Notably, ESMA is changing its union strategic supervisory priorities (USSPs) to include ESG disclosures alongside market data quality. The new priority of ESG disclosures replaces costs and performance for retail investment products and represents an important step in the implementation of the ESMA strategy, which gives a prominent role to sustainable finance. ESMA and the national competent authorities (NCAs) will work together to foster transparency and comprehensibility of ESG disclosures across key segments of the sustainable finance value chain including issuers, investment managers and investment firms, and in doing so, tackle greenwashing. Not surprisingly, ESMA aims to gradually promote an increased scrutiny on ESG disclosures through effective and consistent supervision.

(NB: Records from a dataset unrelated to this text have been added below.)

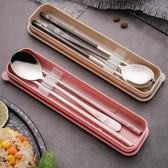 韓版創意可愛筷子叉子盒學生便攜餐具三件套裝筷子勺子攜帶收納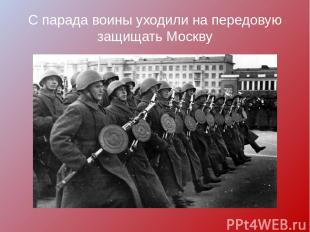 С парада воины уходили на передовую защищать Москву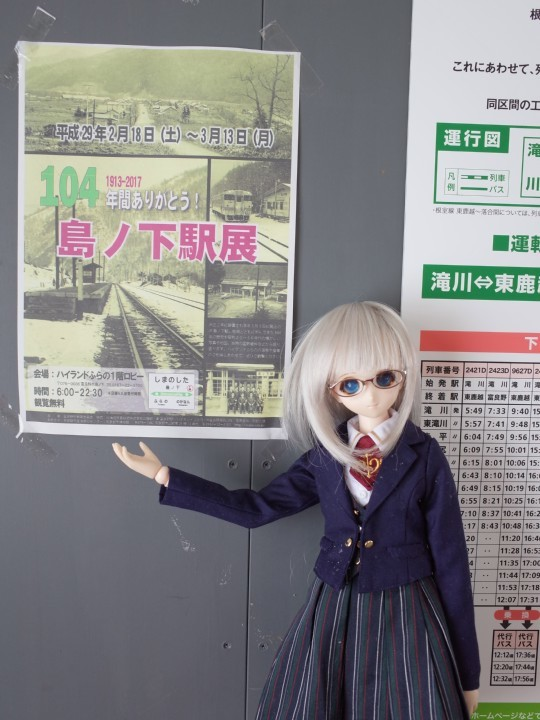島ノ下駅展06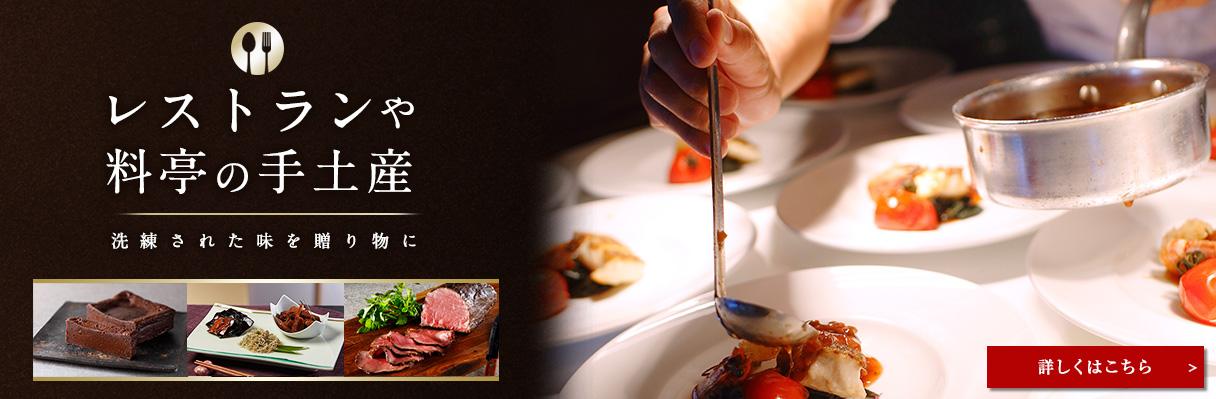 レストランや料亭の手土産 洗練された味を贈り物に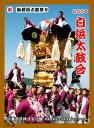 新居浜太鼓祭り酒 (2009年ラベル)白浜太鼓台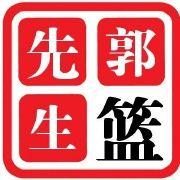 yyds王哲林   篮郭先生12月16日23:58关注确定不再关注此人吗插图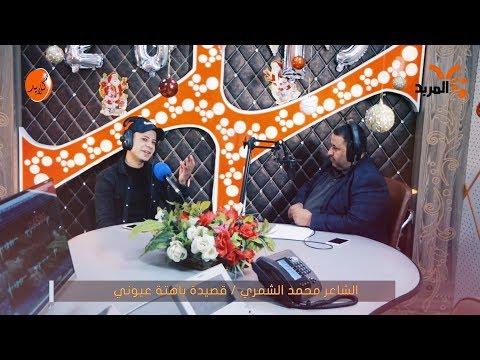 شاهد بالفيديو.. #كَلايد اعزاز تندار ويظل يمشي القطار .. الشاعر محمد الشمري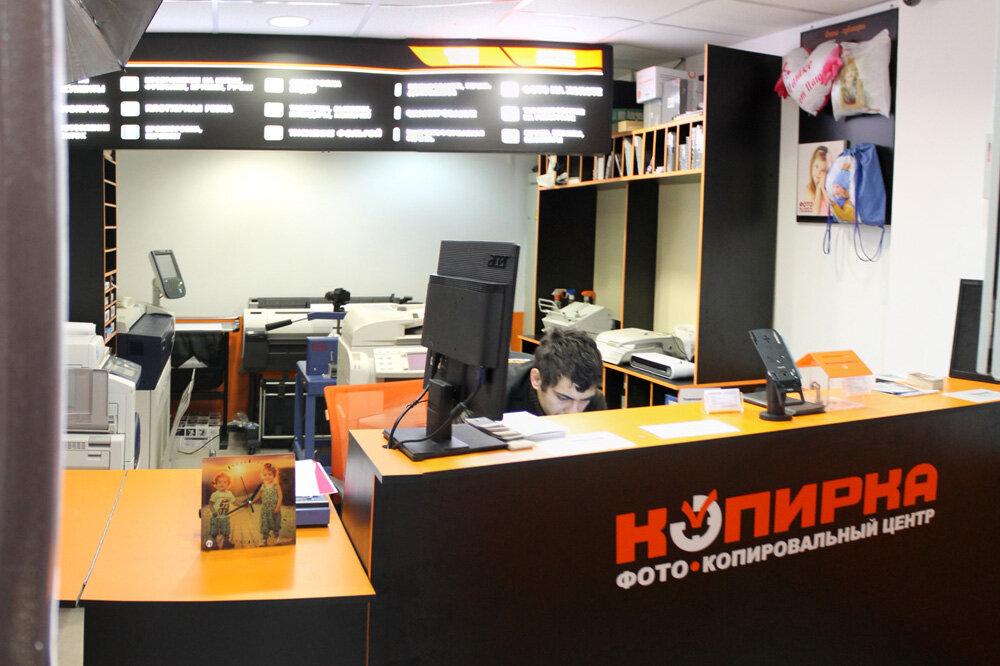 центры печати фото в москве настоящее время изобретатель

European Commission report on the functionality of the Securitisation Regulation
The European Commission published its long-awaited report on the functioning of the Securitisation Regulation. Read analysis by our ALG colleagues here.
AML/ CFT/ Sanctions
Commissioner McGuinness spoke recently on the new EU AML-CTF supervision model. Commissioner McGuinness gave an overview of the new EU AML-CTF supervision model. The model includes four different elements:
- the new AML Regulation - directly applicable rules (the single rulebook) so that industry implement the same rules, no matter where in the European Union they are based
- a new AML Directive - with scope for Member States to decide how they wish to structure their own systems, including the functioning of national supervision and cooperation
- extension of the Transfer of Funds Regulation to the virtual and crypto space
- a new EU Anti-Money Laundering Authority (AMLA) which will:
- directly supervise certain entities
- foster high standards, convergence and a common culture among national supervisors, encouraging cooperation and interaction between AMLA and national supervisors
- support cooperation among Financial Intelligence Units and enable joint analyses of suspicious activities at EU level
- get off the ground in 2024, to reach full staffing in 2025, and to start carrying out direct supervision in 2026 (as currently planned)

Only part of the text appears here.